▶ **What to work on**:
Reproduce the following material exactly, including every line.

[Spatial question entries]
# # #

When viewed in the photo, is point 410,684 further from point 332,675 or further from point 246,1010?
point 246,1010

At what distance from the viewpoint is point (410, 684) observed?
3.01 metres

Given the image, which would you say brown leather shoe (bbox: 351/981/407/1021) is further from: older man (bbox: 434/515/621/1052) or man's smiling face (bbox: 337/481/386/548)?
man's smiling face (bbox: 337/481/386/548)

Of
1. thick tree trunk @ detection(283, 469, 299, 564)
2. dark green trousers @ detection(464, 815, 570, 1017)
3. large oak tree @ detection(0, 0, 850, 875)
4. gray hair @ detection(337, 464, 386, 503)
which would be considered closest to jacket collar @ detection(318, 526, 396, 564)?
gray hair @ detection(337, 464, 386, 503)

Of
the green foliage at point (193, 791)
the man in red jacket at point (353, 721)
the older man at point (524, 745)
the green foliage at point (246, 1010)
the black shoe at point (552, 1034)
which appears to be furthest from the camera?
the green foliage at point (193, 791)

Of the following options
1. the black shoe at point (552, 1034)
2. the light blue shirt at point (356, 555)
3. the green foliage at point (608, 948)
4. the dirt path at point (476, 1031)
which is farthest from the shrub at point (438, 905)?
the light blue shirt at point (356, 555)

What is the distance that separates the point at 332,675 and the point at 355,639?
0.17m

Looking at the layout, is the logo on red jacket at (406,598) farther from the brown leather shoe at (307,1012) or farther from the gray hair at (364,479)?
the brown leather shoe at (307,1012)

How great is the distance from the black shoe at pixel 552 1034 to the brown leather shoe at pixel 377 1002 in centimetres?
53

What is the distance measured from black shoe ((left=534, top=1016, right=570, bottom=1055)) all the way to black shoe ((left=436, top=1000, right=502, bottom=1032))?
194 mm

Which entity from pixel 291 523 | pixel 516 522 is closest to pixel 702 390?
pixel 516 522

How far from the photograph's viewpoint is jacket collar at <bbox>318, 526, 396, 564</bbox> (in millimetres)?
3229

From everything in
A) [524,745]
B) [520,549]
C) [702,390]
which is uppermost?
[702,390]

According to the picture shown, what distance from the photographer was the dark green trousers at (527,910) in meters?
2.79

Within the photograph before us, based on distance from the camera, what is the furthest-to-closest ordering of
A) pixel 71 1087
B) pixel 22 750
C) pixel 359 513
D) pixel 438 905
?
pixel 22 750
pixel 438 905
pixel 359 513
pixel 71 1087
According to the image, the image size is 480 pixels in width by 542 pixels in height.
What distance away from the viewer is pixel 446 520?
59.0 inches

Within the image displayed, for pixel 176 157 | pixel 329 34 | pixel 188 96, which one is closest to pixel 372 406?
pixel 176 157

# # #

▶ **Response to this task**:
When viewed in the photo, is point 410,684 further from point 332,675 or further from point 246,1010?
point 246,1010

At what distance from the viewpoint is point (410, 684) observed?
3.01 metres

Given the image, which would you say brown leather shoe (bbox: 351/981/407/1021) is further from: older man (bbox: 434/515/621/1052) or man's smiling face (bbox: 337/481/386/548)?
man's smiling face (bbox: 337/481/386/548)

Of
1. thick tree trunk @ detection(283, 469, 299, 564)
2. dark green trousers @ detection(464, 815, 570, 1017)
3. large oak tree @ detection(0, 0, 850, 875)
4. gray hair @ detection(337, 464, 386, 503)
which would be considered closest to jacket collar @ detection(318, 526, 396, 564)?
gray hair @ detection(337, 464, 386, 503)

Of
the green foliage at point (193, 791)
the man in red jacket at point (353, 721)
the older man at point (524, 745)
the green foliage at point (246, 1010)
the black shoe at point (552, 1034)
which appears to be furthest from the camera?
the green foliage at point (193, 791)

Of the following options
1. the black shoe at point (552, 1034)
2. the light blue shirt at point (356, 555)
3. the green foliage at point (608, 948)
4. the dirt path at point (476, 1031)
which is farthest from the shrub at point (438, 905)?
the light blue shirt at point (356, 555)

What is the distance that separates the point at 332,675 and the point at 355,639?
0.17m

Looking at the layout, is the logo on red jacket at (406,598) farther from the brown leather shoe at (307,1012) or farther from the gray hair at (364,479)?
the brown leather shoe at (307,1012)

How great is the distance from the black shoe at pixel 552 1034 to the brown leather shoe at pixel 377 1002 in centimetres?
53

What is the distance measured from black shoe ((left=534, top=1016, right=570, bottom=1055)) all the way to black shoe ((left=436, top=1000, right=502, bottom=1032))?
194 mm

Which entity from pixel 291 523 | pixel 516 522 is closest to pixel 702 390?
pixel 516 522

How far from the photograph's viewpoint is jacket collar at <bbox>318, 526, 396, 564</bbox> (in millimetres)?
3229

From everything in
A) [524,745]
B) [520,549]
C) [702,390]
which is uppermost?
[702,390]

According to the picture shown, what distance from the photographer was the dark green trousers at (527,910) in meters?
2.79

Within the photograph before us, based on distance from the camera, what is the furthest-to-closest ordering of
A) pixel 71 1087
B) pixel 22 750
C) pixel 359 513
D) pixel 438 905
?
pixel 22 750
pixel 438 905
pixel 359 513
pixel 71 1087
According to the image, the image size is 480 pixels in width by 542 pixels in height.
What distance away from the viewer is pixel 446 520?
59.0 inches

Within the image displayed, for pixel 176 157 | pixel 329 34 | pixel 188 96, which one is closest to pixel 372 406?
pixel 176 157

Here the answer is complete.